Mattia Deidda

Il Liverpool perde contro il Tottenham. Una sconfitta troppo rumorosa per passare in sordina. Nulla di scandaloso: gli Spurs sono da anni una delle migliori squadre della Premier League. Il risultato, però, non lascia scampo a Klopp: 4-1 a favore degli uomini di Pochettino. Le sconfitte non sono tutte uguali. E quella di Anfield porta il tecnico tedesco sotto processo.

Scelte sul mercato sbagliate

La Premier League non cambia mai. Si pensava che Klopp potesse modificarla, ma alla fine è il campionato che ha modificato lui. Il Liverpool doveva assolutamente rinforzare la difesa (come il novanta per cento delle squadre in Inghilterra). Il mercato, però, ha portato Salah (attaccante), Oxlade-Chamberlain (centrocampista offensivo) e Robertson (terzino sinistro).
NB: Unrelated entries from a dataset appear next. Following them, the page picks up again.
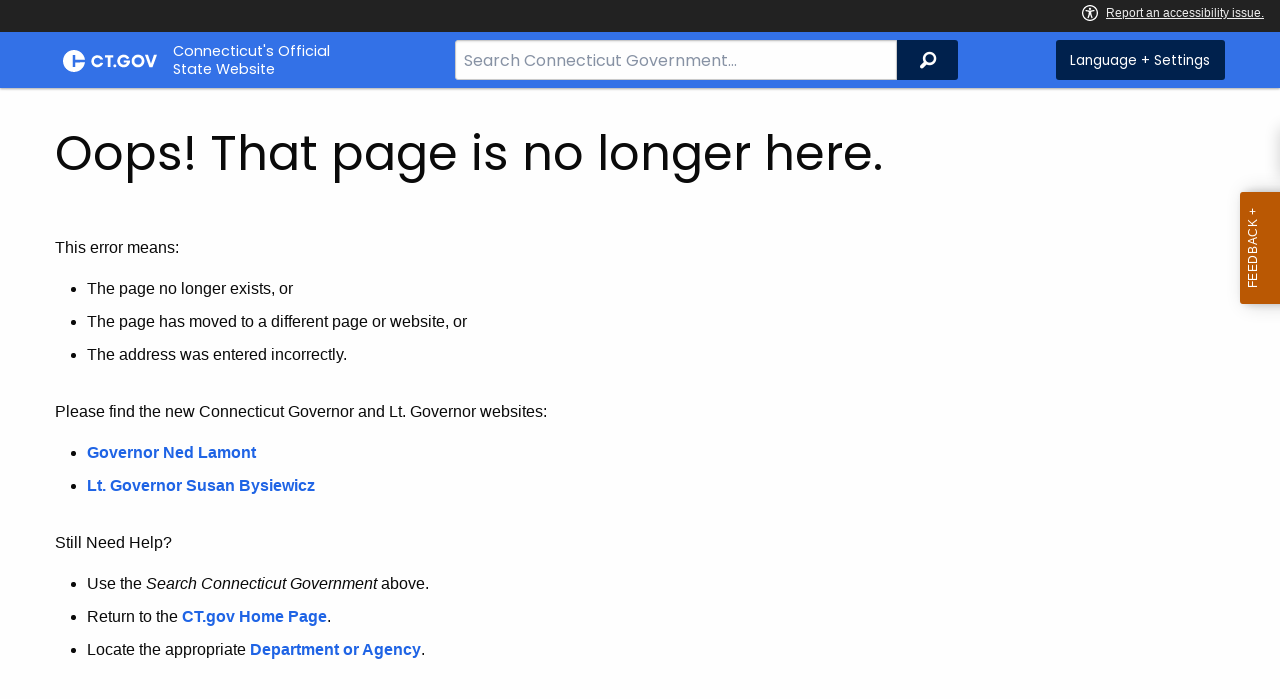

--- FILE ---
content_type: application/x-javascript
request_url: https://portal.ct.gov/assets/js/acc-bundle.js
body_size: 3076
content:
var app=function(){"use strict";function t(){}function n(t){return t()}function e(){return Object.create(null)}function o(t){t.forEach(n)}function c(t){return"function"==typeof t}function r(t,n){return t!=t?n==n:t!==n||t&&"object"==typeof t||"function"==typeof t}function s(t,n){t.appendChild(n)}function i(t,n,e){t.insertBefore(n,e||null)}function l(t){t.parentNode.removeChild(t)}function a(t){return document.createElement(t)}function u(t){return document.createElementNS("http://www.w3.org/2000/svg",t)}function f(t,n,e){null==e?t.removeAttribute(n):t.getAttribute(n)!==e&&t.setAttribute(n,e)}function d(t){const n={};for(const e of t)n[e.name]=e.value;return n}let h;function p(t){h=t}const m=[],g=[],$=[],y=[],w=Promise.resolve();let b=!1;function x(t){$.push(t)}const k=new Set;let v=0;function _(){const t=h;do{for(;v<m.length;){const t=m[v];v++,p(t),C(t.$$)}for(p(null),m.length=0,v=0;g.length;)g.pop()();for(let t=0;t<$.length;t+=1){const n=$[t];k.has(n)||(k.add(n),n())}$.length=0}while(m.length);for(;y.length;)y.pop()();b=!1,k.clear(),p(t)}function C(t){if(null!==t.fragment){t.update(),o(t.before_update);const n=t.dirty;t.dirty=[-1],t.fragment&&t.fragment.p(t.ctx,n),t.after_update.forEach(x)}}const E=new Set;function M(t,n){-1===t.$$.dirty[0]&&(m.push(t),b||(b=!0,w.then(_)),t.$$.dirty.fill(0)),t.$$.dirty[n/31|0]|=1<<n%31}function S(r,s,i,a,u,f,d,m=[-1]){const g=h;p(r);const $=r.$$={fragment:null,ctx:null,props:f,update:t,not_equal:u,bound:e(),on_mount:[],on_destroy:[],on_disconnect:[],before_update:[],after_update:[],context:new Map(s.context||(g?g.$$.context:[])),callbacks:e(),dirty:m,skip_bound:!1,root:s.target||g.$$.root};d&&d($.root);let y=!1;if($.ctx=i?i(r,s.props||{},((t,n,...e)=>{const o=e.length?e[0]:n;return $.ctx&&u($.ctx[t],$.ctx[t]=o)&&(!$.skip_bound&&$.bound[t]&&$.bound[t](o),y&&M(r,t)),n})):[],$.update(),y=!0,o($.before_update),$.fragment=!!a&&a($.ctx),s.target){if(s.hydrate){const t=function(t){return Array.from(t.childNodes)}(s.target);$.fragment&&$.fragment.l(t),t.forEach(l)}else $.fragment&&$.fragment.c();s.intro&&((w=r.$$.fragment)&&w.i&&(E.delete(w),w.i(b))),function(t,e,r,s){const{fragment:i,on_mount:l,on_destroy:a,after_update:u}=t.$$;i&&i.m(e,r),s||x((()=>{const e=l.map(n).filter(c);a?a.push(...e):o(e),t.$$.on_mount=[]})),u.forEach(x)}(r,s.target,s.anchor,s.customElement),_()}var w,b;p(g)}let z;function A(n){let e,o,c,r,d,h;return{c(){var s,i,l,p,m;e=a("div"),o=a("div"),c=a("a"),r=u("svg"),d=u("path"),s="Report an accessibility issue.",h=document.createTextNode(s),this.c=t,f(d,"class","acc-icon"),f(d,"d","M61.4,0c33.9,0,61.5,27.5,61.5,61.4s-27.5,61.5-61.4,61.5C27.5,122.9,0,95.4,0,61.5C0,45.2,6.5,29.5,18,18\n\tC29.5,6.5,45.1,0,61.4,0z M61,74.2l-9,24.7c-0.4,1.3-1.4,2.3-2.6,2.8c-2.5,1.2-5.5,0.1-6.6-2.4c-0.6-1.2-0.6-2.6-0.2-3.8l6.2-17.3\n\tc0.5-1.3,0.9-2.6,1.2-4c0.3-1.4,0.4-2.8,0.5-4.2c0.2-2.5,0.4-5.3,0.5-7.9s0.2-5.2,0.3-7.3c0.1-2.6-0.6-2.8-2.7-3.3l-0.4-0.1l-18-3.4\n\tc-1.3-0.2-2.5-1-3.2-2.1c-1.6-2.3-1-5.4,1.3-7c1.1-0.8,2.4-1,3.8-0.8l19.3,3.6c0.8,0.1,1.5,0.2,2.3,0.2c2.4,0.3,4.8,0.5,7.2,0.5\n\tc3-0.1,6-0.3,8.9-0.7c0.9-0.1,1.8-0.2,2.6-0.3l18.2-3.4c1.3-0.3,2.6,0,3.8,0.7c2.3,1.5,2.9,4.7,1.3,6.9c0,0,0,0,0,0.1\n\tc-0.8,1.1-1.9,1.8-3.2,2.1l-17.4,3.3c-0.6,0.1-1.1,0.2-1.6,0.3c-1.8,0.3-2.7,0.5-2.6,3.1c0.1,1.9,0.3,4.2,0.6,6.5\n\tc0.3,2.8,0.8,5.7,1.3,8.4c0.3,1.8,0.6,3.2,1,4.6s0.8,2.8,1.4,4.4l6.1,16.9c0.9,2.6-0.4,5.5-3,6.4c-1.3,0.5-2.6,0.4-3.8-0.2\n\tc-1.2-0.6-2.1-1.6-2.6-2.8l-9-24.7l-1-1.8L61,74.2L61,74.2z M61.4,20.7c4.9,0,8.8,3.9,8.8,8.8c0,4.9-3.9,8.8-8.8,8.8\n\tc-4.9,0-8.8-3.9-8.8-8.8c0-2.3,0.9-4.6,2.6-6.2C56.9,21.6,59.1,20.7,61.4,20.7z M97.8,25.1C77.7,5,45.2,4.9,25.1,25\n\tS4.9,77.6,25,97.7s52.6,20.2,72.7,0.1c9.7-9.6,15.1-22.7,15.1-36.4C112.8,47.8,107.4,34.7,97.8,25.1z"),f(r,"version","1.1"),f(r,"class","header-icon"),f(r,"xmlns","http://www.w3.org/2000/svg"),f(r,"xmlns:xlink","http://www.w3.org/1999/xlink"),f(r,"x","0px"),f(r,"y","0px"),f(r,"viewBox","0 0 122.9 122.9"),i=r,l="enable-background",null===(p="new 0 0 122.9 122.9")?i.style.removeProperty(l):i.style.setProperty(l,p,m?"important":""),f(r,"xml:space","preserve"),f(c,"href",n[0]),f(c,"class","link"),f(o,"class","row"),f(e,"class","container grey")},m(t,n){i(t,e,n),s(e,o),s(o,c),s(c,r),s(r,d),s(c,h)},p:t,i:t,o:t,d(t){t&&l(e)}}}function L(t){return[`https://www.surveymonkey.com/r/M8XWWCN?Acc=true&SourceUrl=${window.location}`]}"function"==typeof HTMLElement&&(z=class extends HTMLElement{constructor(){super(),this.attachShadow({mode:"open"})}connectedCallback(){const{on_mount:t}=this.$$;this.$$.on_disconnect=t.map(n).filter(c);for(const t in this.$$.slotted)this.appendChild(this.$$.slotted[t])}attributeChangedCallback(t,n,e){this[t]=e}disconnectedCallback(){o(this.$$.on_disconnect)}$destroy(){!function(t,n){const e=t.$$;null!==e.fragment&&(o(e.on_destroy),e.fragment&&e.fragment.d(n),e.on_destroy=e.fragment=null,e.ctx=[])}(this,1),this.$destroy=t}$on(t,n){const e=this.$$.callbacks[t]||(this.$$.callbacks[t]=[]);return e.push(n),()=>{const t=e.indexOf(n);-1!==t&&e.splice(t,1)}}$set(t){var n;this.$$set&&(n=t,0!==Object.keys(n).length)&&(this.$$.skip_bound=!0,this.$$set(t),this.$$.skip_bound=!1)}});return customElements.define("access-bar",class extends z{constructor(t){super(),this.shadowRoot.innerHTML="<style>.container{padding:0 1rem .5rem }.container.grey{background:#222}.row{text-align:right;max-width:1366px;margin:0 auto}.link{color:#ececec;font-size:12px}.header-icon{max-width:1rem;margin-right:.5rem;position:relative;top:.25rem}svg{fill:#fff}.link:hover,.link:focus{color:yellow}.link:hover .header-icon,.link:focus .header-icon{fill:yellow}</style>",S(this,{target:this.shadowRoot,props:d(this.attributes),customElement:!0},L,A,r,{},null),t&&t.target&&i(t.target,this,t.anchor)}}),app}();
//# sourceMappingURL=bundle.js.map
Una novantina di milioni spesi per calciatori che hanno migliorato la squadra, ma non l’hanno rinforzata. Il Liverpool, con sedici gol subiti, è una delle peggiori difese del campionato.
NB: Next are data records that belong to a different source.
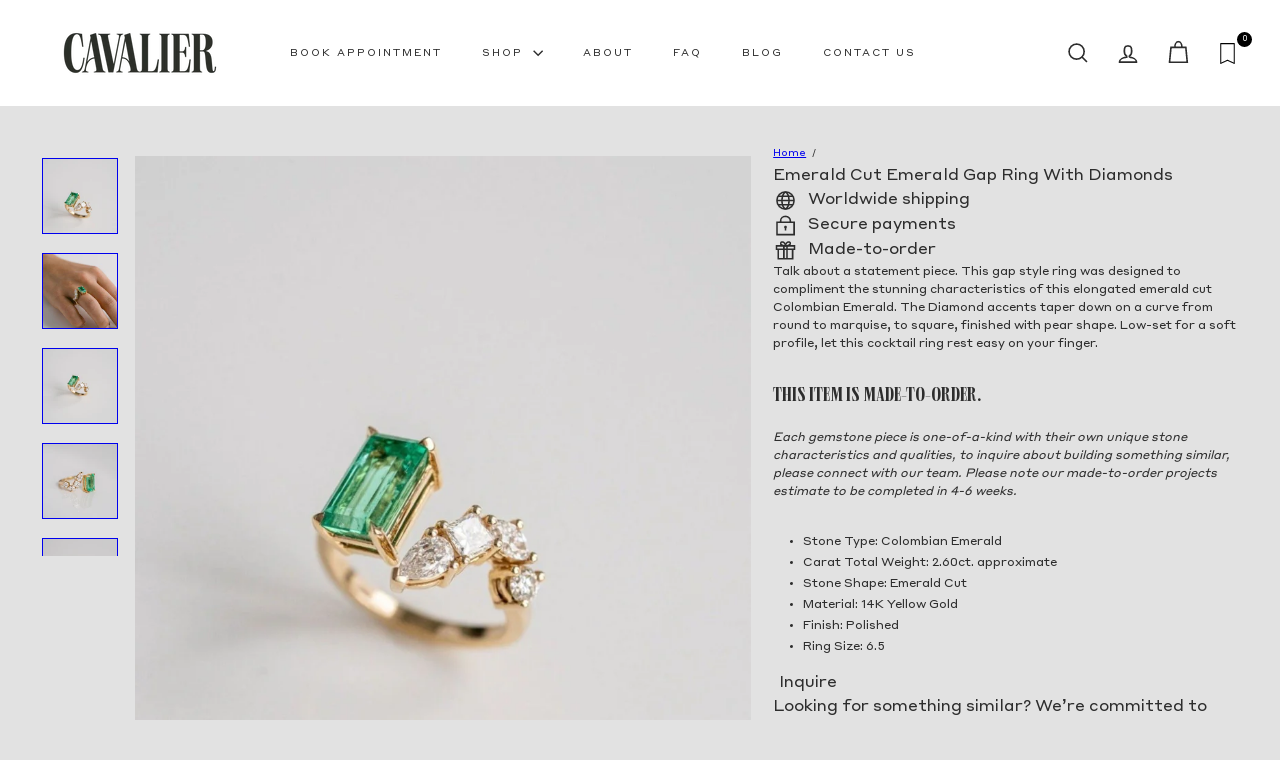

--- FILE ---
content_type: text/javascript
request_url: https://cavaliergastown.com/cdn/shop/t/25/assets/section.media-text.js?v=44677140657195515631764369398
body_size: -440
content:
class MediaText extends HTMLElement{constructor(){super(),this.el=this,this.video=this.el.querySelector("video"),this.controls=this.el.querySelector(".media-with-text__play-button"),this.wrapper=this.closest(".media-with-text__video"),this.altImage=this.wrapper.querySelector(".media-with-text__alt-image-wrapper")}connectedCallback(){this.controls&&this.controls.addEventListener("click",this.playVideo.bind(this)),this.video&&(this.video.addEventListener("click",this.playVideo.bind(this)),this.video.addEventListener("error",()=>{console.error(`Error loading video: ${this.video.src}`),this.altImage&&this.altImage.classList.remove("media-with-text__alt-image--hidden"),this.wrapper.querySelector(".media-with-text__video-wrapper").classList.add("media-with-text__video-wrapper--hidden")}))}playVideo(){this.video.paused?(this.video.play(),this.controls&&this.controls.classList.add("hide")):(this.video.pause(),this.controls&&this.controls.classList.remove("hide"))}disconnectedCallback(){this.video&&(this.video.removeEventListener("click",this.playVideo.bind(this)),this.controls&&this.controls.removeEventListener("click",this.playVideo.bind(this)))}}customElements.define("media-text",MediaText);
//# sourceMappingURL=/cdn/shop/t/25/assets/section.media-text.js.map?v=44677140657195515631764369398


--- FILE ---
content_type: text/javascript
request_url: https://cavaliergastown.com/cdn/shop/t/25/assets/element.product-recommendations.js?v=78840921832733809931766011298
body_size: -139
content:
import{Slideshow}from"module.slideshow";class ProductRecommendations extends HTMLElement{connectedCallback(){if(this.el=this,this.url=this.dataset.url,this.intent=this.dataset.intent,this.enabled=this.dataset.enable!=="false",this.placeholder=this.querySelector(".product-recommendations-placeholder"),this.productResults=this.querySelector(".grid-product"),this.sectionId=this.dataset.sectionId,this.blockId=this.dataset.blockId,!this.enabled||!this.url){this.slideshow=this.querySelector("[data-slideshow]"),this.slideshow&&this.setupSlider();return}fetch(this.url).then(response=>response.text()).then(text=>{const html=document.createElement("div");html.innerHTML=text;const recommendations=html.querySelector(".product-recommendations");if(!recommendations){this.el.classList.add("hide");return}this.placeholder&&(this.placeholder.innerHTML="",this.placeholder.innerHTML=recommendations.innerHTML,this.slideshow=this.querySelector("[data-slideshow]"),this.slideshow&&this.setupSlider())}).catch(e=>{console.error(e)})}setupSlider(){const controlType=this.slideshow.dataset.controls,perSlide=parseFloat(this.slideshow.dataset.perSlide),count=parseFloat(this.slideshow.dataset.count);let prevNextButtons=!1,pageDots=!0;controlType==="arrows"&&(pageDots=!1,prevNextButtons=!0),perSlide<count&&(this.flickity=new Slideshow(this.slideshow,{prevNextButtons,pageDots,adaptiveHeight:!0,wrapAround:!1}))}}customElements.define("product-recommendations",ProductRecommendations);
//# sourceMappingURL=/cdn/shop/t/25/assets/element.product-recommendations.js.map?v=78840921832733809931766011298


--- FILE ---
content_type: text/javascript
request_url: https://cavaliergastown.com/cdn/shop/t/25/assets/element.product-recommendations.js?v=78840921832733809931766011298
body_size: -254
content:
import{Slideshow}from"module.slideshow";class ProductRecommendations extends HTMLElement{connectedCallback(){if(this.el=this,this.url=this.dataset.url,this.intent=this.dataset.intent,this.enabled=this.dataset.enable!=="false",this.placeholder=this.querySelector(".product-recommendations-placeholder"),this.productResults=this.querySelector(".grid-product"),this.sectionId=this.dataset.sectionId,this.blockId=this.dataset.blockId,!this.enabled||!this.url){this.slideshow=this.querySelector("[data-slideshow]"),this.slideshow&&this.setupSlider();return}fetch(this.url).then(response=>response.text()).then(text=>{const html=document.createElement("div");html.innerHTML=text;const recommendations=html.querySelector(".product-recommendations");if(!recommendations){this.el.classList.add("hide");return}this.placeholder&&(this.placeholder.innerHTML="",this.placeholder.innerHTML=recommendations.innerHTML,this.slideshow=this.querySelector("[data-slideshow]"),this.slideshow&&this.setupSlider())}).catch(e=>{console.error(e)})}setupSlider(){const controlType=this.slideshow.dataset.controls,perSlide=parseFloat(this.slideshow.dataset.perSlide),count=parseFloat(this.slideshow.dataset.count);let prevNextButtons=!1,pageDots=!0;controlType==="arrows"&&(pageDots=!1,prevNextButtons=!0),perSlide<count&&(this.flickity=new Slideshow(this.slideshow,{prevNextButtons,pageDots,adaptiveHeight:!0,wrapAround:!1}))}}customElements.define("product-recommendations",ProductRecommendations);
//# sourceMappingURL=/cdn/shop/t/25/assets/element.product-recommendations.js.map?v=78840921832733809931766011298


--- FILE ---
content_type: text/javascript
request_url: https://cavaliergastown.com/cdn/shop/t/25/assets/section.media-text.js?v=44677140657195515631764369398
body_size: -423
content:
class MediaText extends HTMLElement{constructor(){super(),this.el=this,this.video=this.el.querySelector("video"),this.controls=this.el.querySelector(".media-with-text__play-button"),this.wrapper=this.closest(".media-with-text__video"),this.altImage=this.wrapper.querySelector(".media-with-text__alt-image-wrapper")}connectedCallback(){this.controls&&this.controls.addEventListener("click",this.playVideo.bind(this)),this.video&&(this.video.addEventListener("click",this.playVideo.bind(this)),this.video.addEventListener("error",()=>{console.error(`Error loading video: ${this.video.src}`),this.altImage&&this.altImage.classList.remove("media-with-text__alt-image--hidden"),this.wrapper.querySelector(".media-with-text__video-wrapper").classList.add("media-with-text__video-wrapper--hidden")}))}playVideo(){this.video.paused?(this.video.play(),this.controls&&this.controls.classList.add("hide")):(this.video.pause(),this.controls&&this.controls.classList.remove("hide"))}disconnectedCallback(){this.video&&(this.video.removeEventListener("click",this.playVideo.bind(this)),this.controls&&this.controls.removeEventListener("click",this.playVideo.bind(this)))}}customElements.define("media-text",MediaText);
//# sourceMappingURL=/cdn/shop/t/25/assets/section.media-text.js.map?v=44677140657195515631764369398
La fiducia dei giocatori comincia a svanire

L’approdo di Klopp sulla panchina del Liverpool è stato accolto con immenso entusiasmo. Il tecnico perfetto per i Reds: attivo, energico, capace di risollevare l’ambiente dopo un periodo negativo. Nel suo primo anno riesce anche a raggiungere la finale di Europa League, perdendola contro il Siviglia. L’anno scorso una buona stagione terminata con il quarto posto e la Champions League. Quest’anno, però, gli ingranaggi non girano. La vicenda Coutinho-Barcellona di questa estate ha creato un ambiente difficile, nonostante il brasiliano sia tornato a pieno regime in squadra. Il marchio di fabbrica dell’ex tecnico del Borussia Dortmund è sempre stato un gioco rapido, veloce, fatto di inserimenti e contrasti. In poche parole: calcio inglese. Nel Liverpool non si vede nulla di tutto questo. La pesante sconfitta subita contro il Tottenham apre scenari inimmaginabili ad inizio stagione.
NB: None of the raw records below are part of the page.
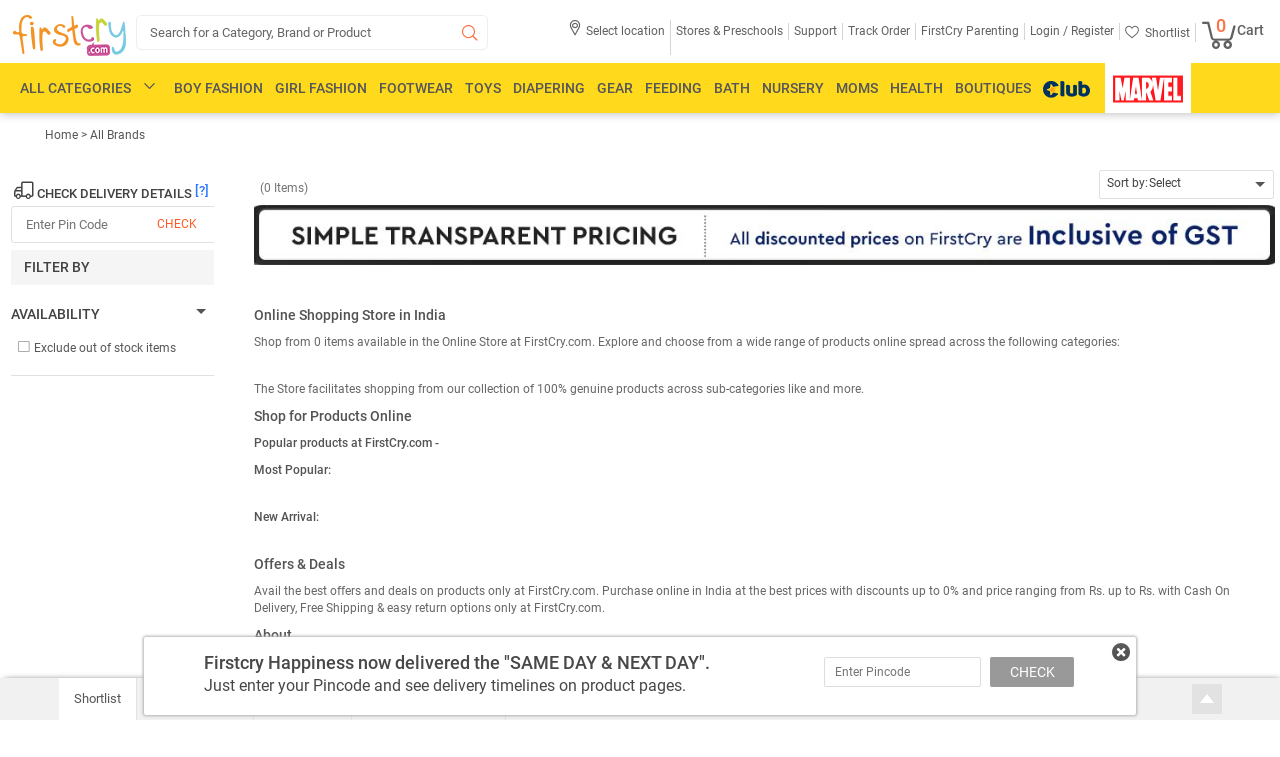

--- FILE ---
content_type: text/html; charset=utf-8
request_url: https://www.google.com/recaptcha/api2/aframe
body_size: 148
content:
<!DOCTYPE HTML><html><head><meta http-equiv="content-type" content="text/html; charset=UTF-8"></head><body><script nonce="7w5l361jHtHmuuk4tkIKPg">/** Anti-fraud and anti-abuse applications only. See google.com/recaptcha */ try{var clients={'sodar':'https://pagead2.googlesyndication.com/pagead/sodar?'};window.addEventListener("message",function(a){try{if(a.source===window.parent){var b=JSON.parse(a.data);var c=clients[b['id']];if(c){var d=document.createElement('img');d.src=c+b['params']+'&rc='+(localStorage.getItem("rc::a")?sessionStorage.getItem("rc::b"):"");window.document.body.appendChild(d);sessionStorage.setItem("rc::e",parseInt(sessionStorage.getItem("rc::e")||0)+1);localStorage.setItem("rc::h",'1768754434015');}}}catch(b){}});window.parent.postMessage("_grecaptcha_ready", "*");}catch(b){}</script></body></html>

--- FILE ---
content_type: application/javascript; charset=utf-8
request_url: https://fundingchoicesmessages.google.com/f/AGSKWxXslQTSTSgkup45VD8yyaPdUHFfNnGGZ5TqAQPVbaGm4Ldk93RCuwHx1osc5Grh70JCdZYGM1u0MlHzinpW-G3fLgZvK42vkWyuE6WEBS3_svKc7gwyNBZrlKA3SySwX7HdUVFvc5eBWp0aM6pY7ST2havhxA_k61oN9Rj9WTHhQYQZ_7_1Q9GaDnvh/_/adclixad./fm-ads3./p8network.js/ad/login-.net/adgallery
body_size: -1292
content:
window['3263f879-f571-40c1-93b7-b28bb0696b23'] = true;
Le sconfitte non sono tutte uguali

Il Liverpool è al nono posto in classifica con tredici punti e nelle ultime tre gare, ha raccolto due pareggi ed una sconfitta. A rendere ancora più amara la situazione c’è lo stile di gioco. In Premier League lo spettacolo ha un’importanza vitale. Gli inglesi vedono il calcio nella sua forma più pura: i tifosi devono divertirsi. Nell’ultimo mese, il Liverpool ha segnato solamente due gol. Perdere regalando emozioni è accettato dai tifosi. Pareggiare senza divertire, no.